Page 1 of 1

When to Use Character Codes

Posted: Fri Jul 22, 2011 9:50 pm
by jbzech
I'm pretty new to XML and coding generally, but picking it up quickly.

One question I can't seem to figure out is when I should use character codes for characters (such as &#8212 for em-dash) instead of using the character itself in the XML.

For example, if I paste in content from Word to a DocBook page in Author View, my em-dashes and curly quote marks all look fine in both Author & Text view. Should I replace them with the appropriate codes in text view? Or leave them?

I'm working in DocBook documents with encoding="UTF-8" and I'm outputting the XML content as PDF, HTML, and ePub, and I think the output looks the same whether I used character codes or the original characters pasted in from Word. I'm publishing work for consumers, so it is important to have appropriate curly quotes, etc.

Can someone point me to a layman resource or give me a quick rundown on this issue? Right now I'm searching out single and double quotes, em-dash, en-dash, and ellipsis. Are there other characters I should be replacing with code? Am I wasting my time?

Any help is appreciated.

Re: When to Use Character Codes

Posted: Mon Jul 25, 2011 11:35 pm
by adrian
Hello,

Character coding(numerical character entity) provides the means to include in the XML content characters that are not supported by the XML document encoding.
e.g. Use japanese characters in an XML document with a Latin(ISO8859-1) encoding

Since you are using UTF-8, which is a very comprehensive encoding, they will rarely be necessary.
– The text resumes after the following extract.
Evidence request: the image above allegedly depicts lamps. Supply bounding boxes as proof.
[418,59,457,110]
Note however that there are some key characters('<', '&', quotes in attribute values) that are forbidden in XML content and must be replaced with a numerical character or character entity reference for the XML document to be well formed. If you are working in Author mode these are automatically replaced by Oxygen. However, if you are editing in Text mode, you have full control so you must also take these under consideration.

http://en.wikipedia.org/wiki/List_of_XM ... references

Regards,
Adrian